▶ 本文の一部
中小経営強化税制、医療保険業の医療機器等は対象外

2017年度税制改正では、中小企業投資促進税制の上乗せ措置である生産性向上設備の即時償却が、創設される中小企業経営強化税制に引き継がれるが、その対象から医療保険業の医療機器や建物附属設備が対象外となることが分かった。これは、2月に公表された、中小企業等経営強化法施行規則の改正案及び経営力向上計画に係る認定申請書の様式案のパブリックコメントで明らかになったもの。

2017年度税制改正大綱では、中小企業投資促進税制の対象から「器具及び備品」が除外される一方で、創設される中小企業経営強化税制及び固定資産税の半減措置に“全ての”器具・備品、建物附属設備を追加するとされていた。しかし、経営強化法施行規則の改正案によると、経営強化税制の対象となる「特定経営力向上設備等」の器具備品や建物附属設備から除外されるものがあることが明らかになった。

具体的には、器具備品については、医療保険業の事業者が取得又は製作する医療機器のほか、電子計算機は、情報通信業のうち自己の電子計算機の情報処理機能の全部又は一部を提供する事業を行う法人(いわゆるデータセンタ事業を行う事業者)が取得又は製作するものが除かれる。また、建物附属設備についても、医療保険業の事業者が取得又は製作するものは除かれるとされている。

これらの業種による制限は、中小企業等経営強化法で規定される、いわゆるA類型の生産性向上設備(経営力向上に資するものの指標(生産効率、エネルギー効率、精度その他)が旧モデル比で年1%以上向上しているもの)や、B類型の収益力強化設備(年平均5%以上の投資利益率が見込まれることを経済産業大臣の確認を受けた投資計画に記載されたもの)ともに同様となっている。

[データセットの項目]
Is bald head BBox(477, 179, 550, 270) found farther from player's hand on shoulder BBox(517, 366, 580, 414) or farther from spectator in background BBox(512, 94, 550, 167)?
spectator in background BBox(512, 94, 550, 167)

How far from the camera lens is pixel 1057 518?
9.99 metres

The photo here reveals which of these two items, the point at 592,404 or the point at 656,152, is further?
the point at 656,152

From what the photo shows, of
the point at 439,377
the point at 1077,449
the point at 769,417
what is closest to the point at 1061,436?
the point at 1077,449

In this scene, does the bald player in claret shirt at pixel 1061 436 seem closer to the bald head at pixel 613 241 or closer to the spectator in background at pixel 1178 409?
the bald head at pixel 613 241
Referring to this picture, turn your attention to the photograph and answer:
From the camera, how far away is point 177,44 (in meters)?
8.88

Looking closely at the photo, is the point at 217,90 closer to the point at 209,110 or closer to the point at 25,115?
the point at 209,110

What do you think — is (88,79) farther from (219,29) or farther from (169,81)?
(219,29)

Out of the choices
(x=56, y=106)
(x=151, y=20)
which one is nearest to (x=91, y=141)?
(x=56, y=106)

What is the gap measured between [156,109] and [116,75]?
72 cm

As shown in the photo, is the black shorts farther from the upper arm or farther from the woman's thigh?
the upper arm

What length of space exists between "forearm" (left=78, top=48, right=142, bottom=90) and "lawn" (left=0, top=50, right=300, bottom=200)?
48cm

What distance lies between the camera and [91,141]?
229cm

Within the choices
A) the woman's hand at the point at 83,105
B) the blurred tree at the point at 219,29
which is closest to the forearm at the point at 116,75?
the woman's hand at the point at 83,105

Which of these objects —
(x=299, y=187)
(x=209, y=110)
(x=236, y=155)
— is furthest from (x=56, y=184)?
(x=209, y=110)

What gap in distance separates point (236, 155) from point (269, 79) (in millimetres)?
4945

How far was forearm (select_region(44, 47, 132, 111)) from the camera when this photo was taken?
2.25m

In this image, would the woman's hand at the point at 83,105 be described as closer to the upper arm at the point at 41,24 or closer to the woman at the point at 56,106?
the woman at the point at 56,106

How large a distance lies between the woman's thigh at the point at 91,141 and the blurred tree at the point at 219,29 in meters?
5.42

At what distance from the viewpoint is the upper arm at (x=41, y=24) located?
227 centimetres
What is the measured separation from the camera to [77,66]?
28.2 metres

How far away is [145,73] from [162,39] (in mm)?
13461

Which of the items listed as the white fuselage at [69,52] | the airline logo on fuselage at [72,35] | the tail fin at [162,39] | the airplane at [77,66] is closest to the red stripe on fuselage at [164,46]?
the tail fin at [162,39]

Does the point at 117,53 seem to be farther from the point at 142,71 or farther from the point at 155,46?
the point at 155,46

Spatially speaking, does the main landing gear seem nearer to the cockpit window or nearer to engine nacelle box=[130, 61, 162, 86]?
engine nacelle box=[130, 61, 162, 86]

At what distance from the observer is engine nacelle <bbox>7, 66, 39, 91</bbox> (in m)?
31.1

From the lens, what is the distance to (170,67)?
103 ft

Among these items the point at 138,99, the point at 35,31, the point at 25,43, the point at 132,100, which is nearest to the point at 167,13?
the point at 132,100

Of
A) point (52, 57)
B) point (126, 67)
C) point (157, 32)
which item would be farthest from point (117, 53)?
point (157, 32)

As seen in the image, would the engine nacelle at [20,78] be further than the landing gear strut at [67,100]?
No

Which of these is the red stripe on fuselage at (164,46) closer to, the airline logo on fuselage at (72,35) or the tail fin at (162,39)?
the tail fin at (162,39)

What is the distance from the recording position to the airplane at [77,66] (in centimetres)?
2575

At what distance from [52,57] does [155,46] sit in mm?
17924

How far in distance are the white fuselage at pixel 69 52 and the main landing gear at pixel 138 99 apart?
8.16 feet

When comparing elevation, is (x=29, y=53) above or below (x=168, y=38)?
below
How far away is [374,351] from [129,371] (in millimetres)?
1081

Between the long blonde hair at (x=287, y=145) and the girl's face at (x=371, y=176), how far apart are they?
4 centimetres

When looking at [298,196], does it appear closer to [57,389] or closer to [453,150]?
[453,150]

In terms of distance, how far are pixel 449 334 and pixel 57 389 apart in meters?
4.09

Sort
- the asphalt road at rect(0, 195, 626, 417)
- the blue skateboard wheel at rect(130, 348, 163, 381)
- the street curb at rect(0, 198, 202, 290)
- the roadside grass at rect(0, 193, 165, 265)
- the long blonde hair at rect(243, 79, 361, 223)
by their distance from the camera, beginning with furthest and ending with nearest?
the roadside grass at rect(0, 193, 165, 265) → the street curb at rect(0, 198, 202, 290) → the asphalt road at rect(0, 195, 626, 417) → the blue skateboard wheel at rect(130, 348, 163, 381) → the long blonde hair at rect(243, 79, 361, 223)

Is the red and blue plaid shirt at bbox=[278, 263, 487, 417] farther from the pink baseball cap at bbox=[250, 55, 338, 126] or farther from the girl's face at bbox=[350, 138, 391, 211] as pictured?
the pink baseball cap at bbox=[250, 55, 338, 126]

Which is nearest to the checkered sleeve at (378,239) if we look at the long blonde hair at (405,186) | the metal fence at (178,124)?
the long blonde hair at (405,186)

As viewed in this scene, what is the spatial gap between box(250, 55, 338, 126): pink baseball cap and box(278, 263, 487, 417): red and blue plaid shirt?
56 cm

▶ 課題の目標
経営強化税制の記事で、B類型の収益力強化設備に見込まれる投資利益率は年平均何%以上とされているか、答えてください。

▶ 完成した解答
年平均5%以上。